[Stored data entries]
++++++
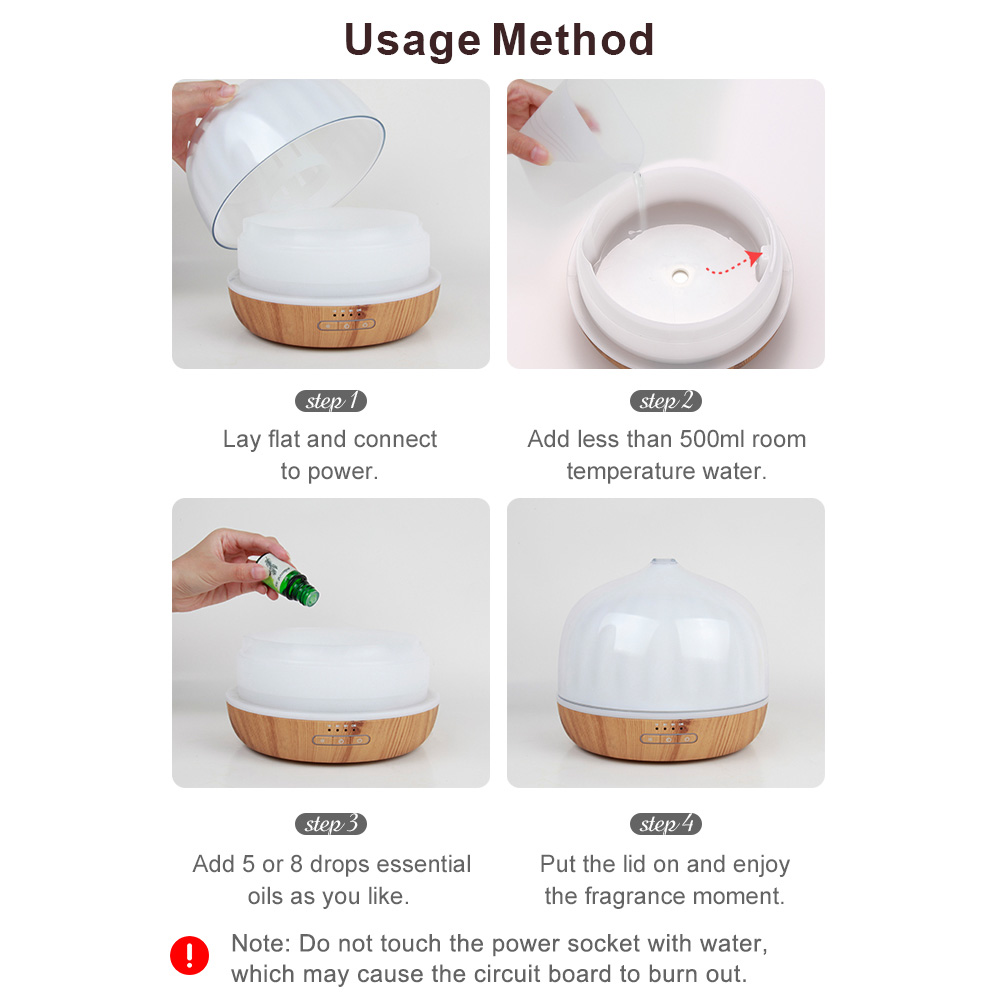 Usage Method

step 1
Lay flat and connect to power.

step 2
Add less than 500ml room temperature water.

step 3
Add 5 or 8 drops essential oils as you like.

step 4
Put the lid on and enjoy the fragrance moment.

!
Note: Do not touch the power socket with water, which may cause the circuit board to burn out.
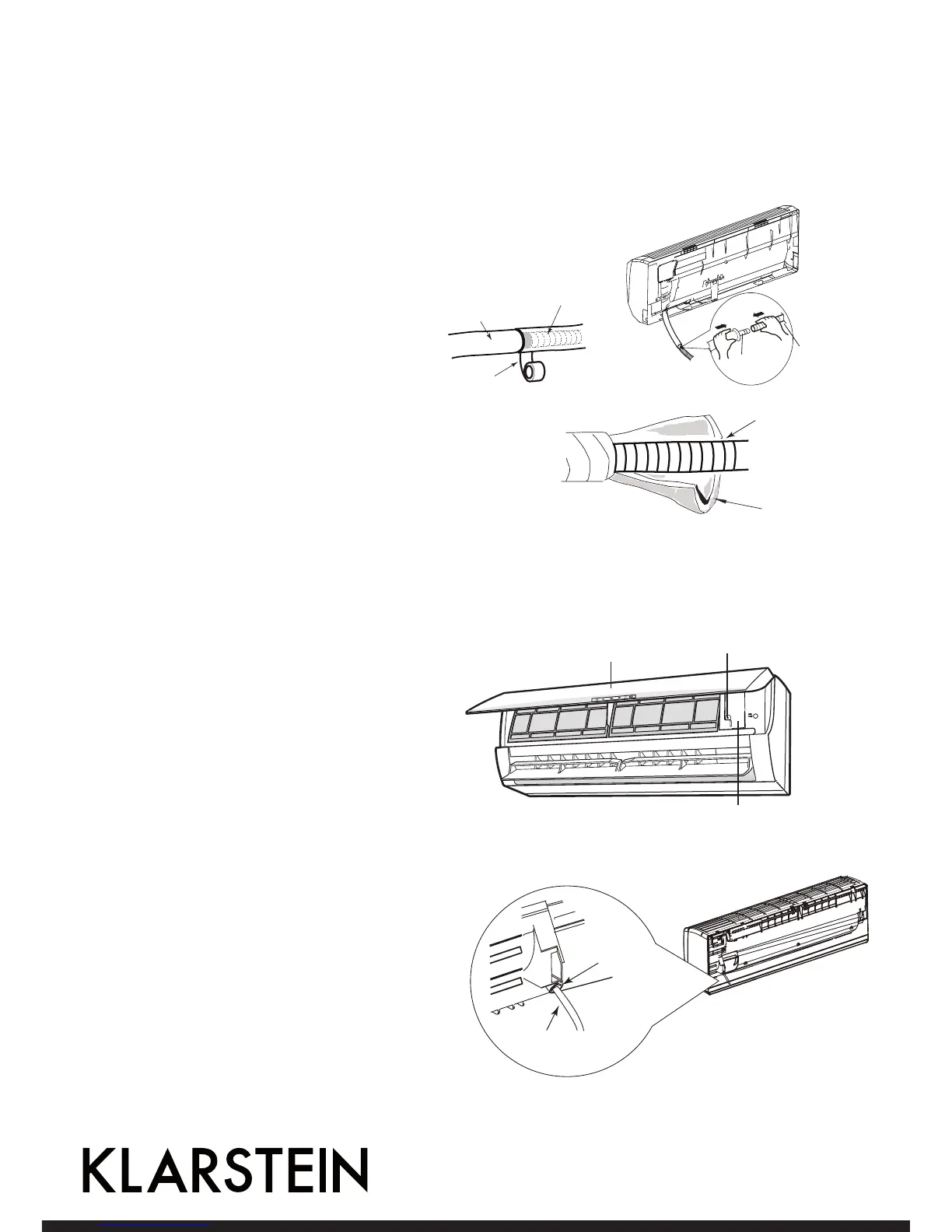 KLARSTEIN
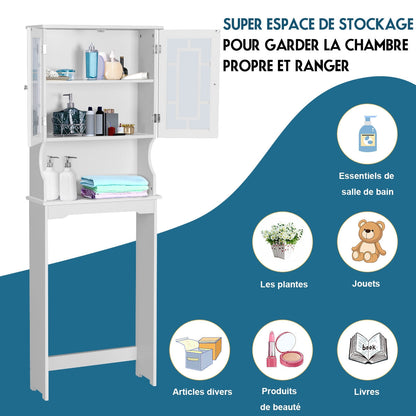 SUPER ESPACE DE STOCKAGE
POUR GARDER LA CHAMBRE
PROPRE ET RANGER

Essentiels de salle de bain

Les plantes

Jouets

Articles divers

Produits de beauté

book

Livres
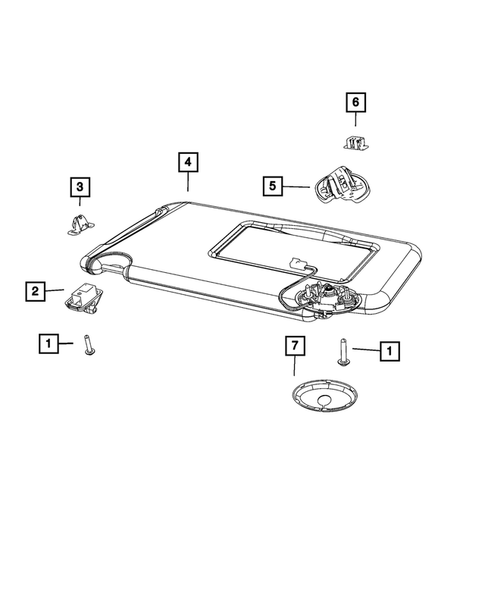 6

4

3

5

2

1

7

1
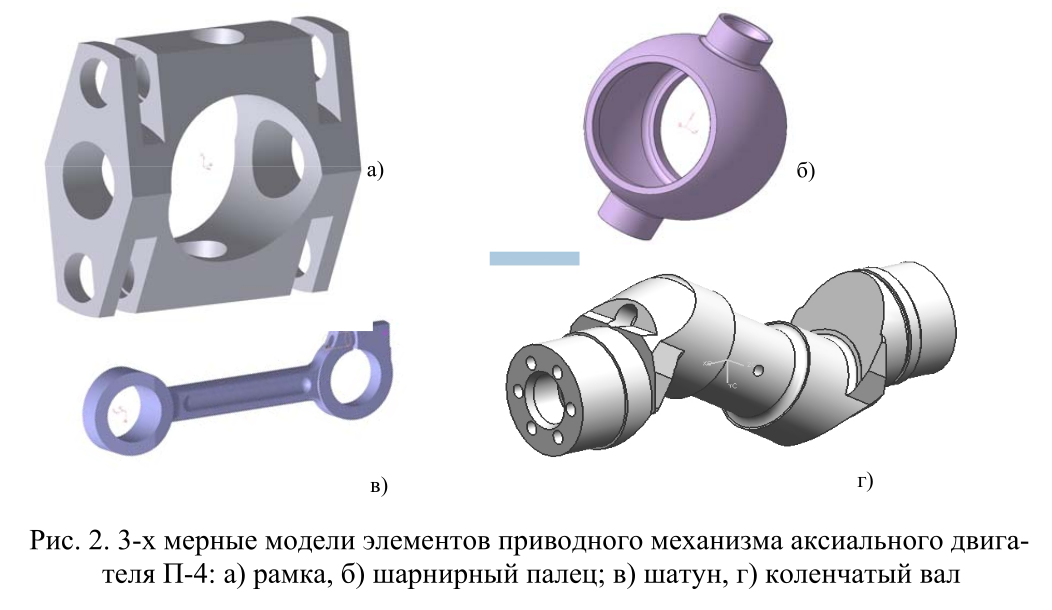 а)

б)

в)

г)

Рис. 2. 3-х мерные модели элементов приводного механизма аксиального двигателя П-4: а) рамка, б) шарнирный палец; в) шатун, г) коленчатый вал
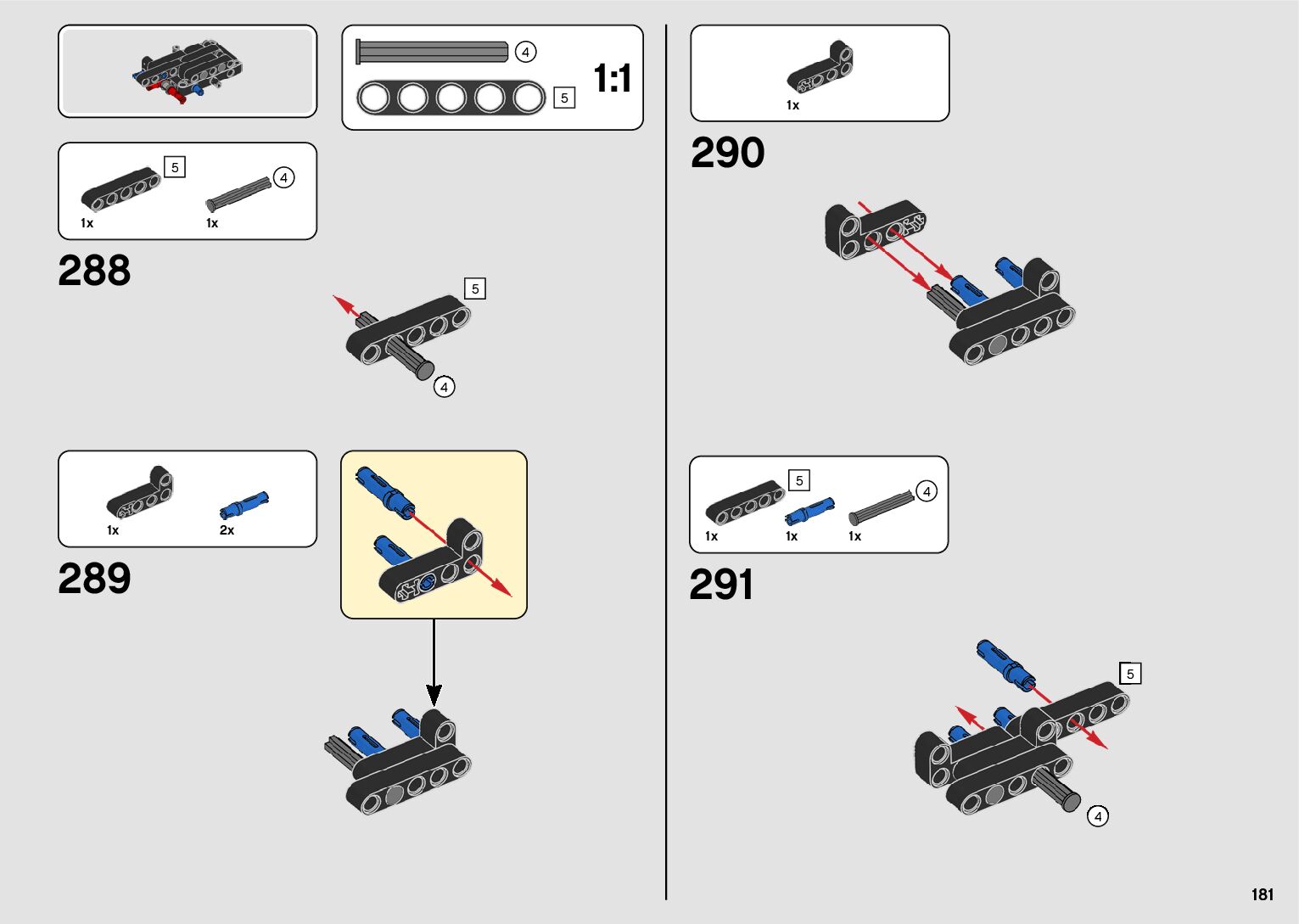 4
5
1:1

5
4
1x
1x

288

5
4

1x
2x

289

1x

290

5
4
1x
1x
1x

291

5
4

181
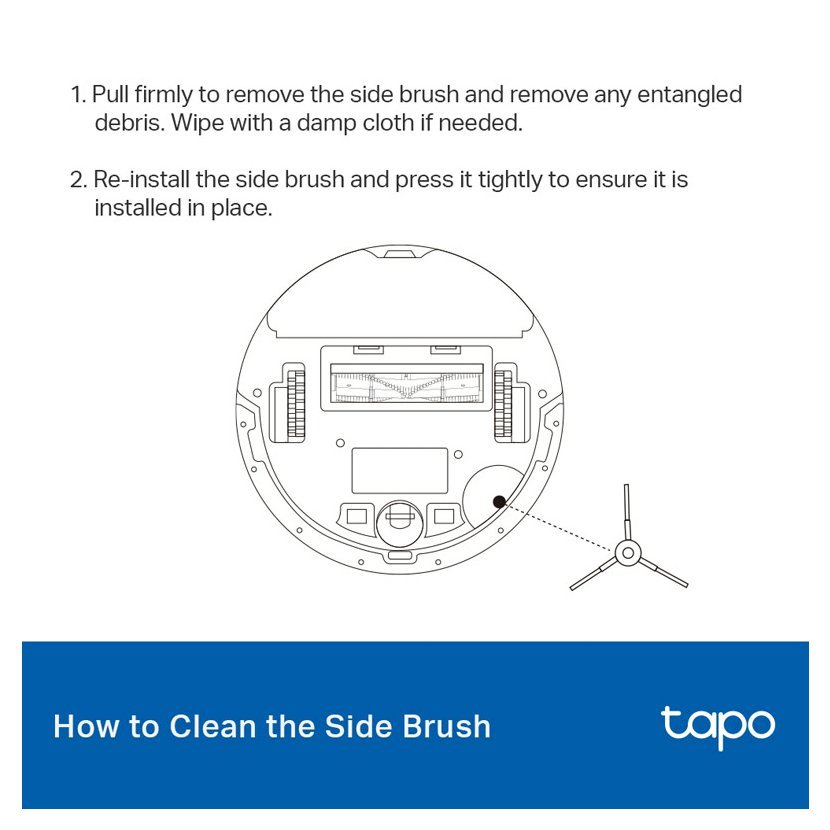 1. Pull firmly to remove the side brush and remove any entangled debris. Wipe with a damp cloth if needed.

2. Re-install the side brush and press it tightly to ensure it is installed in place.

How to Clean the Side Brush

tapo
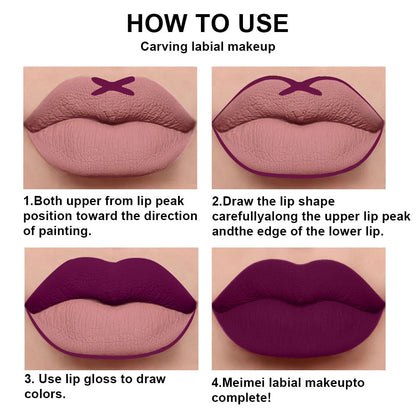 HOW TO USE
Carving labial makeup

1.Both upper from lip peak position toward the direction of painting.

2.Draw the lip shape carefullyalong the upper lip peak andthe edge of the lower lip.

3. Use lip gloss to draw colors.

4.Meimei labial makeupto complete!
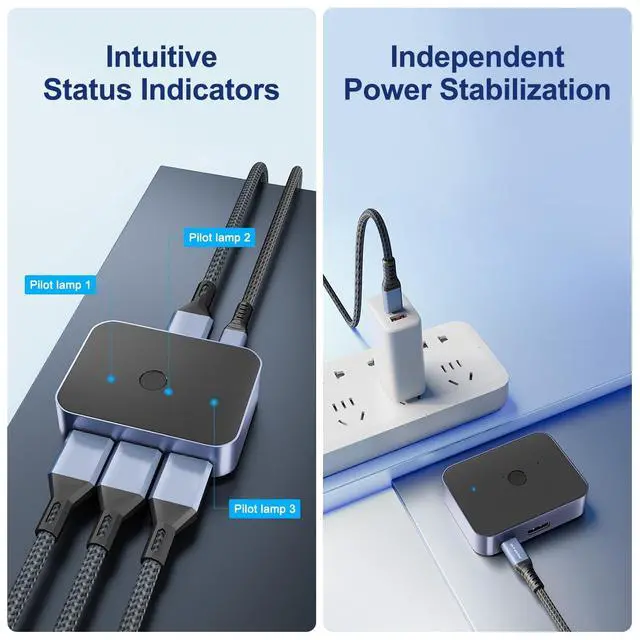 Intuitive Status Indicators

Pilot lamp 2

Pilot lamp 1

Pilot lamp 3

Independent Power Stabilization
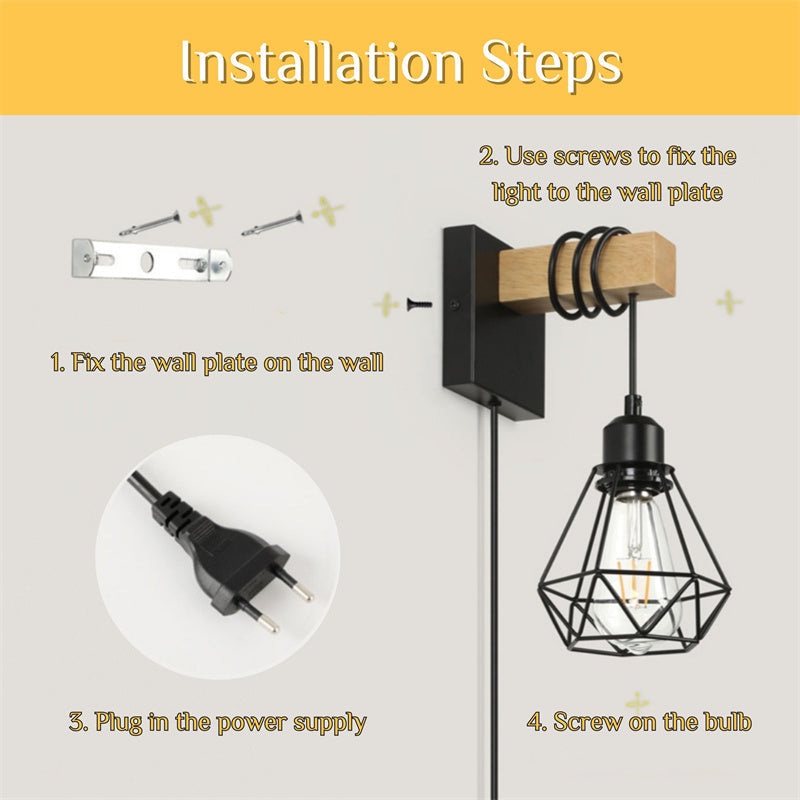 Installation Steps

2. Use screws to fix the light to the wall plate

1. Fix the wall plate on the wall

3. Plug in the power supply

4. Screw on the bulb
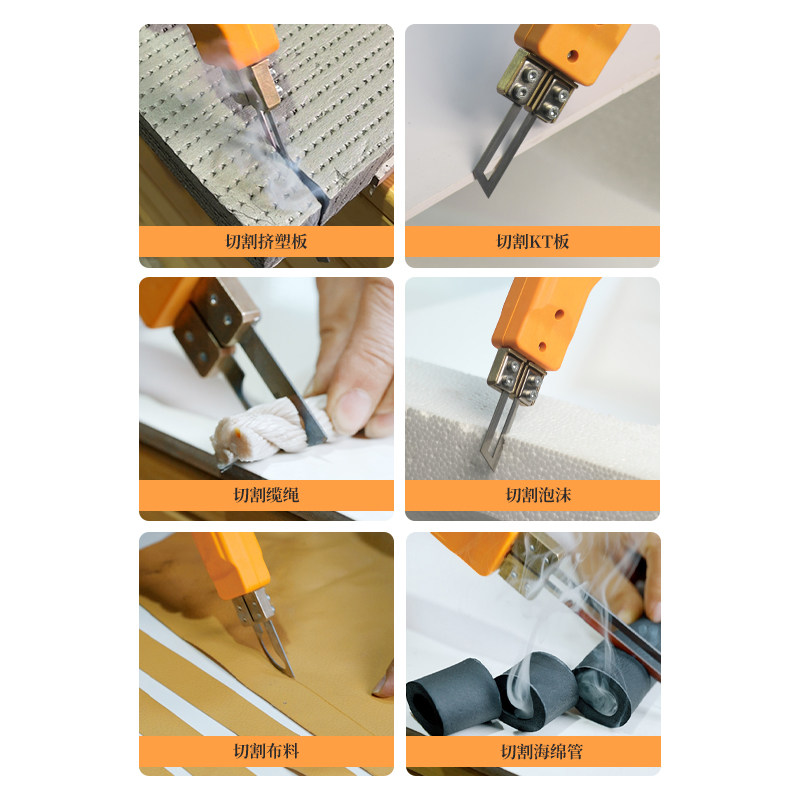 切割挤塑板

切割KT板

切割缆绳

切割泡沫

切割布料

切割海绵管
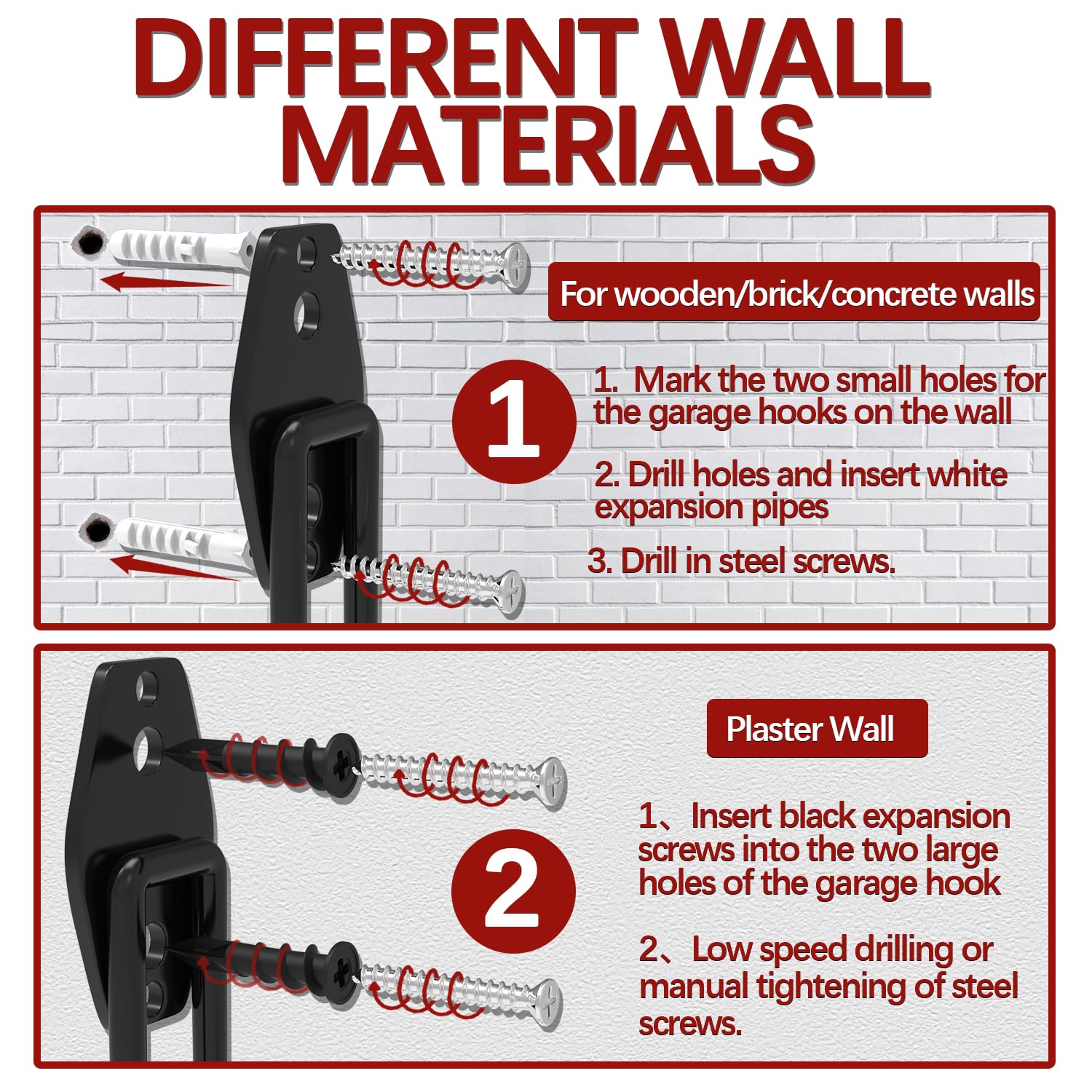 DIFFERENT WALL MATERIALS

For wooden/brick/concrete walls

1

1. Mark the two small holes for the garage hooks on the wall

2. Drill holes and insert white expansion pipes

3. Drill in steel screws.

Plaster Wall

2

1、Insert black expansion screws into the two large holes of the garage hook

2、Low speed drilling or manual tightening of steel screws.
++++++
> About this task: Search the entries for the word "lamp" and show every line that has it.

> Response area:
Pilot lamp 2
Pilot lamp 1
Pilot lamp 3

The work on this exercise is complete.